**Task to carry out:**
Beginning with the line containing "sushi-yama-634" and ending with the line containing "Affitto Appartamento - Auribeau-sur-Siagne", write out each line of the records below exactly; pictures and lines outside that range are left out.

Records from a collection
════
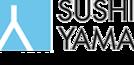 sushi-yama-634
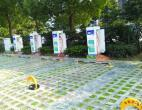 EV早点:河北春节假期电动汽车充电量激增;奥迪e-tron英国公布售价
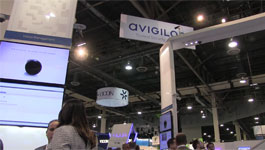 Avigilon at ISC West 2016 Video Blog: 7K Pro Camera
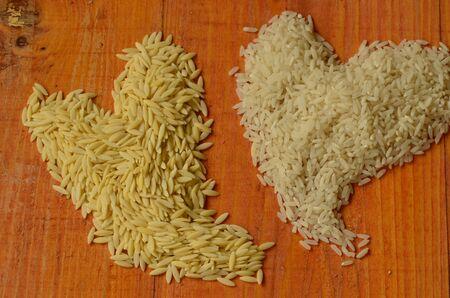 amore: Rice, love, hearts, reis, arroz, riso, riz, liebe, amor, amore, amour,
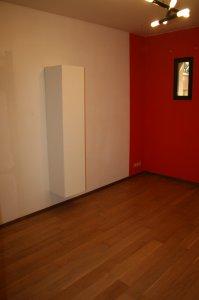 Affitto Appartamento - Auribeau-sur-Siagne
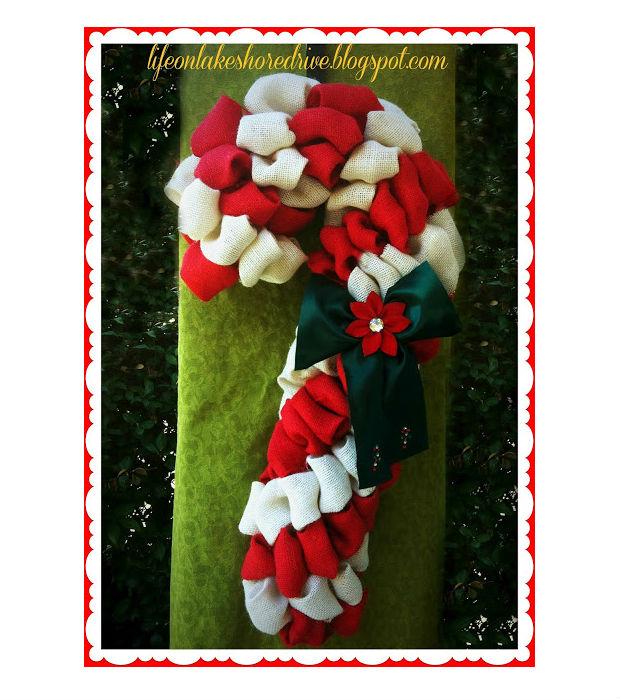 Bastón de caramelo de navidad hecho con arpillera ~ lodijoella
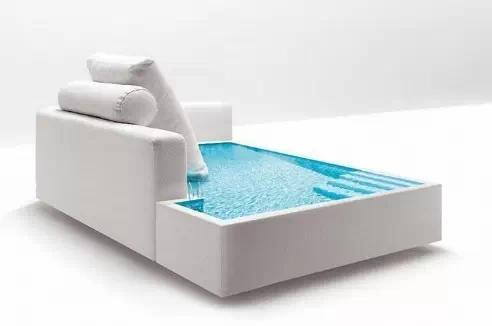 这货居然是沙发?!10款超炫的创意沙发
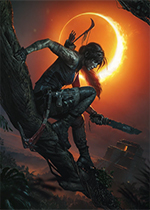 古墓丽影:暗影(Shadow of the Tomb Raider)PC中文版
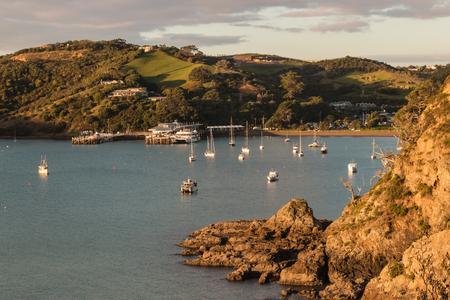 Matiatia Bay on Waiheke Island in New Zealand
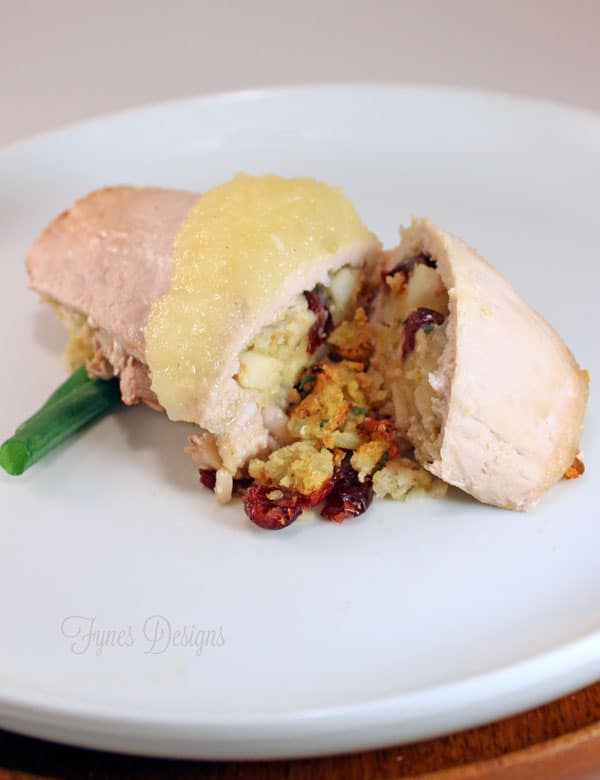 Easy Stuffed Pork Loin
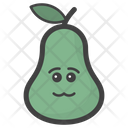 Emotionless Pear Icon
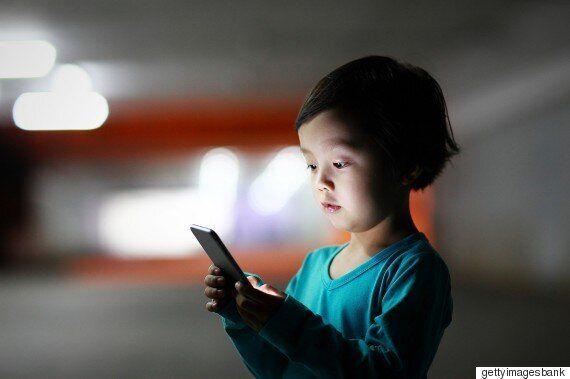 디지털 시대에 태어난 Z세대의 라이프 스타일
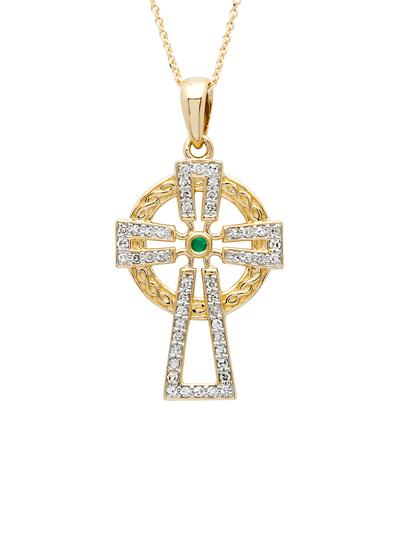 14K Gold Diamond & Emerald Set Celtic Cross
════
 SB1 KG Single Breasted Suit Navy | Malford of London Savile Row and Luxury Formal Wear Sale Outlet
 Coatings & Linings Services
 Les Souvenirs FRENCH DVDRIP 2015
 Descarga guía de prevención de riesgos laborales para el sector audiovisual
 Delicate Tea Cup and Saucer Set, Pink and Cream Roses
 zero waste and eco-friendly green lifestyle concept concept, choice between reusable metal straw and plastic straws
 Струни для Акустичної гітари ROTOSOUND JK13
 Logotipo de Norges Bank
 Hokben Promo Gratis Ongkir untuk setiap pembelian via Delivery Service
════
**Solved problem:**
 sushi-yama-634
 EV早点:河北春节假期电动汽车充电量激增;奥迪e-tron英国公布售价
 Avigilon at ISC West 2016 Video Blog: 7K Pro Camera
 amore: Rice, love, hearts, reis, arroz, riso, riz, liebe, amor, amore, amour,
 Affitto Appartamento - Auribeau-sur-Siagne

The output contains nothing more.